Locate the line with "Looking at this picture, does" in the material. Copy that line and each one after it, through the last, exactly and with nothing else.

[Saved data entries]
** Begin **

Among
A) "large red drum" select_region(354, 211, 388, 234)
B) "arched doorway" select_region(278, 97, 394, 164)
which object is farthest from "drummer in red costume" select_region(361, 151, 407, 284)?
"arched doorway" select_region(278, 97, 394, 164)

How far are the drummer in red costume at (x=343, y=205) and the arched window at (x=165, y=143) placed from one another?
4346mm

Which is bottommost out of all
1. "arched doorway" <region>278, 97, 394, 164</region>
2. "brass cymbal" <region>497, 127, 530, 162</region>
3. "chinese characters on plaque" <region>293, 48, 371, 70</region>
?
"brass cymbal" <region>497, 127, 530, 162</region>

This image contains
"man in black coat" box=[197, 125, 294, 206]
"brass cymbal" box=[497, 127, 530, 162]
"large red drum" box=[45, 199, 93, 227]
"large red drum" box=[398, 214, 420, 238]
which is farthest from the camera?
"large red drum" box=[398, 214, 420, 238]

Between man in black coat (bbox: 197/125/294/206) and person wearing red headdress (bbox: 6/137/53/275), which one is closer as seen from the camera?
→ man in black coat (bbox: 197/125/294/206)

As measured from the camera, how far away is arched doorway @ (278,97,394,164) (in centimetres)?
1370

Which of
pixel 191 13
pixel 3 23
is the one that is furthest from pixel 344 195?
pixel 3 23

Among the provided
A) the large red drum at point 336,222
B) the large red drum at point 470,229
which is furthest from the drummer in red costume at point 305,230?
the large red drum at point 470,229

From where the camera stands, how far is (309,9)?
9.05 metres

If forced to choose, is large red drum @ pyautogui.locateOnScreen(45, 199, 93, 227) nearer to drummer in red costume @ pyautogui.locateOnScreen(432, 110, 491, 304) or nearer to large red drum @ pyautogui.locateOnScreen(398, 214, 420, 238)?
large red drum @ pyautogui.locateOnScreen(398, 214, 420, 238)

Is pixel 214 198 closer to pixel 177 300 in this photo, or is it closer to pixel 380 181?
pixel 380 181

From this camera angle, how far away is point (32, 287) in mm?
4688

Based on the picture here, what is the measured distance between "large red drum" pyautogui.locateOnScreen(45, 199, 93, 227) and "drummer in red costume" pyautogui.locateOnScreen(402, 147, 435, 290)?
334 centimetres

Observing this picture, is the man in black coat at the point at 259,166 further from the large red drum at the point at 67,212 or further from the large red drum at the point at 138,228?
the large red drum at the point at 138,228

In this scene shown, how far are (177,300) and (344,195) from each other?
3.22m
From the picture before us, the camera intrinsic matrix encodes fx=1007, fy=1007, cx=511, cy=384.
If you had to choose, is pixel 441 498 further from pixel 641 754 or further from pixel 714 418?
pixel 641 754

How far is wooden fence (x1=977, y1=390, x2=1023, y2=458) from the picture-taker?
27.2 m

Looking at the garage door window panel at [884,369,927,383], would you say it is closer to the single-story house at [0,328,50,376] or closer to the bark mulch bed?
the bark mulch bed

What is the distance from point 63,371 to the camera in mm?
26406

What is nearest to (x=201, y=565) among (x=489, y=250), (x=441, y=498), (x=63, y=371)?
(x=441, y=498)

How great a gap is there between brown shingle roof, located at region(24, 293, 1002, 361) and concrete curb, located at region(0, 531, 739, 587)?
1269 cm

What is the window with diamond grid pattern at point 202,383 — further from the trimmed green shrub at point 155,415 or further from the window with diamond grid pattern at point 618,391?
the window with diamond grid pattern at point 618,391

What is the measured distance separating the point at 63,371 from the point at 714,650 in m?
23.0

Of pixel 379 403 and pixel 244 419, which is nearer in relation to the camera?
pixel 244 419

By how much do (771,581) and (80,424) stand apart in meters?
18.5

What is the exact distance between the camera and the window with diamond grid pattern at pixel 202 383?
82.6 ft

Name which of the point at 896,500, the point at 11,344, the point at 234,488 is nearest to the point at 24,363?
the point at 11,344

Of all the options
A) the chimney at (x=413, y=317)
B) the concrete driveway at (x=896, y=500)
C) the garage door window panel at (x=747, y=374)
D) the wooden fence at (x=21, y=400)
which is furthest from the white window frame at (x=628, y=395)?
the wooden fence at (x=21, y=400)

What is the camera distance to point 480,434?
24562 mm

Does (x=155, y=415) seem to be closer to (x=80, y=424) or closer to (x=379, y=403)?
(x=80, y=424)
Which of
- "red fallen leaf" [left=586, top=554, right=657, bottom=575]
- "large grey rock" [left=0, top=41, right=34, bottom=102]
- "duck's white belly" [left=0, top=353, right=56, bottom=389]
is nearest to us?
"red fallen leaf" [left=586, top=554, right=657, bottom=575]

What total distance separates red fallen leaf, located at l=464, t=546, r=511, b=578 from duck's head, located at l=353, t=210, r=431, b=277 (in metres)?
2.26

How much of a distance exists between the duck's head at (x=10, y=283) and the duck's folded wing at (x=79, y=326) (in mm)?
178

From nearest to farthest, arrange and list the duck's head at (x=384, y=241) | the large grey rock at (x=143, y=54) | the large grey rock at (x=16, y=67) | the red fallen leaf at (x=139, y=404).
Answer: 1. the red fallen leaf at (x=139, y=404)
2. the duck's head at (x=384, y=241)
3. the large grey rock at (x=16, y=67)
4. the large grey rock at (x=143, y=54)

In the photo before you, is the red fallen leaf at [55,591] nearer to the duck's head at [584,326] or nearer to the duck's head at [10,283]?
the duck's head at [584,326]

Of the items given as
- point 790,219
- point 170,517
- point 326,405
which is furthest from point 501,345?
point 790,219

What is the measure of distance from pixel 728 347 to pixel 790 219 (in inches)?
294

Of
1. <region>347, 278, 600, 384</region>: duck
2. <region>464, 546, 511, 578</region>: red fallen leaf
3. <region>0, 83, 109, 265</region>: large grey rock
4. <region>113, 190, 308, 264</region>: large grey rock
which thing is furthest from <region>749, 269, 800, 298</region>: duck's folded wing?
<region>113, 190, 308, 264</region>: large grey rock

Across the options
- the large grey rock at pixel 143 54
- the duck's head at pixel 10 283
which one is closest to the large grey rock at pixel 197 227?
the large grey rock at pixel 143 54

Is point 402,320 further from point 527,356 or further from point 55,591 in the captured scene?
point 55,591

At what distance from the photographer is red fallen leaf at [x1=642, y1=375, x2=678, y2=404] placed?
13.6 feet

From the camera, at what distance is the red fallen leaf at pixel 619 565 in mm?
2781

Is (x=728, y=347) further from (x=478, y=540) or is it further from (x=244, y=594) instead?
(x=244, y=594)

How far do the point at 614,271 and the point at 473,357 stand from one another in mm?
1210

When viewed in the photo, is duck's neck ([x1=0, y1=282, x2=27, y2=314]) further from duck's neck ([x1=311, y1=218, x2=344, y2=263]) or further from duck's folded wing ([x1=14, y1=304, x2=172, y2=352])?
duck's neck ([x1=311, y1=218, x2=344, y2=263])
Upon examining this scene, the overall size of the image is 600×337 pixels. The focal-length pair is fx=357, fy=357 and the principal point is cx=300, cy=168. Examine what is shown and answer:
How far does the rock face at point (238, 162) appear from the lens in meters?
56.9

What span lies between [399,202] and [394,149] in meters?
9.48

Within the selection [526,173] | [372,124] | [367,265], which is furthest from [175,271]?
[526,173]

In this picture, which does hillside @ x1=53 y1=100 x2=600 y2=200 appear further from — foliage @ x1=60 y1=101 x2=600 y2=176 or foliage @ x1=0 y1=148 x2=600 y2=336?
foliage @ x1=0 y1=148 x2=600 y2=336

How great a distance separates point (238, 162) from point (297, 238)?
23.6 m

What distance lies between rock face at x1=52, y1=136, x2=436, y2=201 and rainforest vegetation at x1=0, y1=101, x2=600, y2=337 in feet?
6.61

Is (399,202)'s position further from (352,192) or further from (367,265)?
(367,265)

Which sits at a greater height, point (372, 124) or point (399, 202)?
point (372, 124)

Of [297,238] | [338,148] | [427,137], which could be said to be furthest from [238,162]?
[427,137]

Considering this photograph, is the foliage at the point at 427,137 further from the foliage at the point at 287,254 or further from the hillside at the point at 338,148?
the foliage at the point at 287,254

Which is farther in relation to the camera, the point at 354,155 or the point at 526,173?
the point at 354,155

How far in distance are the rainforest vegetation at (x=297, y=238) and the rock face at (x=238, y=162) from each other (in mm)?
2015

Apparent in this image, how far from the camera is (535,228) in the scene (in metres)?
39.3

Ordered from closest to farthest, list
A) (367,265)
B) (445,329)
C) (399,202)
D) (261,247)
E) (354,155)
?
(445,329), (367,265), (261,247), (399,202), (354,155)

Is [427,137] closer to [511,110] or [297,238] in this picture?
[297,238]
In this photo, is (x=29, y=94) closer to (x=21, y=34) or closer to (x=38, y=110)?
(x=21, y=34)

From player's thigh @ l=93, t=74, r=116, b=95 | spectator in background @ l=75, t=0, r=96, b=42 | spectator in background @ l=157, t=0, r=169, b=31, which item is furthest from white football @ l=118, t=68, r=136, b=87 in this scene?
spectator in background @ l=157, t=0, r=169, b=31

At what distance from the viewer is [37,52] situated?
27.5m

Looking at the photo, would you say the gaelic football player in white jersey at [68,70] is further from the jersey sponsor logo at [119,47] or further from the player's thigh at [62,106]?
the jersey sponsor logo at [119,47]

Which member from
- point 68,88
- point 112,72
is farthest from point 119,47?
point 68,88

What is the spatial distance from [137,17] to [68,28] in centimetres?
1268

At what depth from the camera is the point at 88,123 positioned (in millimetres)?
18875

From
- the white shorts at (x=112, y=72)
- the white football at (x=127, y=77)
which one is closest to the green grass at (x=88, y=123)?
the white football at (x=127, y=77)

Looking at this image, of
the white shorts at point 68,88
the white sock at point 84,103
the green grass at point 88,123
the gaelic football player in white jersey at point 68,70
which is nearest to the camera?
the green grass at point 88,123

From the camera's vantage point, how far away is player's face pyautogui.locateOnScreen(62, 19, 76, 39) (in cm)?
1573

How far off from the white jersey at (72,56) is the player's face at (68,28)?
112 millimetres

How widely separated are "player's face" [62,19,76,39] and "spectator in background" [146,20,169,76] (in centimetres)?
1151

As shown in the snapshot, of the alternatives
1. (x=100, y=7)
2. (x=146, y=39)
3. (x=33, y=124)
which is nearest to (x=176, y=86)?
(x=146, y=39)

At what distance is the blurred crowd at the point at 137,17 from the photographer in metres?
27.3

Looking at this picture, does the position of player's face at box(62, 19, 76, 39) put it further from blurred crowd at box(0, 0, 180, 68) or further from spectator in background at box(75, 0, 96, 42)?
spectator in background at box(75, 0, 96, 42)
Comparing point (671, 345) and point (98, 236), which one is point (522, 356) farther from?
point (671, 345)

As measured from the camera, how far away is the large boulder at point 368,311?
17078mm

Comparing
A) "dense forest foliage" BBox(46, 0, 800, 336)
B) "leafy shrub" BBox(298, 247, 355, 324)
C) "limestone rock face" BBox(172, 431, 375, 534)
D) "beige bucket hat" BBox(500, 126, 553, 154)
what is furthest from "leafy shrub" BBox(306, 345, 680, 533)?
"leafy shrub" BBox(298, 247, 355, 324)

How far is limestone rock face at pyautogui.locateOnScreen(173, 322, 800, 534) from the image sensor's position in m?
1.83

** End **

• **FINAL RESULT**:
Looking at this picture, does the position of player's face at box(62, 19, 76, 39) put it further from blurred crowd at box(0, 0, 180, 68) or further from spectator in background at box(75, 0, 96, 42)?
spectator in background at box(75, 0, 96, 42)
Comparing point (671, 345) and point (98, 236), which one is point (522, 356) farther from?
point (671, 345)

As measured from the camera, how far away is the large boulder at point 368,311?
17078mm

Comparing
A) "dense forest foliage" BBox(46, 0, 800, 336)
B) "leafy shrub" BBox(298, 247, 355, 324)
C) "limestone rock face" BBox(172, 431, 375, 534)
D) "beige bucket hat" BBox(500, 126, 553, 154)
what is furthest from "leafy shrub" BBox(306, 345, 680, 533)?
"leafy shrub" BBox(298, 247, 355, 324)

How far is limestone rock face at pyautogui.locateOnScreen(173, 322, 800, 534) from the image sensor's position in m?
1.83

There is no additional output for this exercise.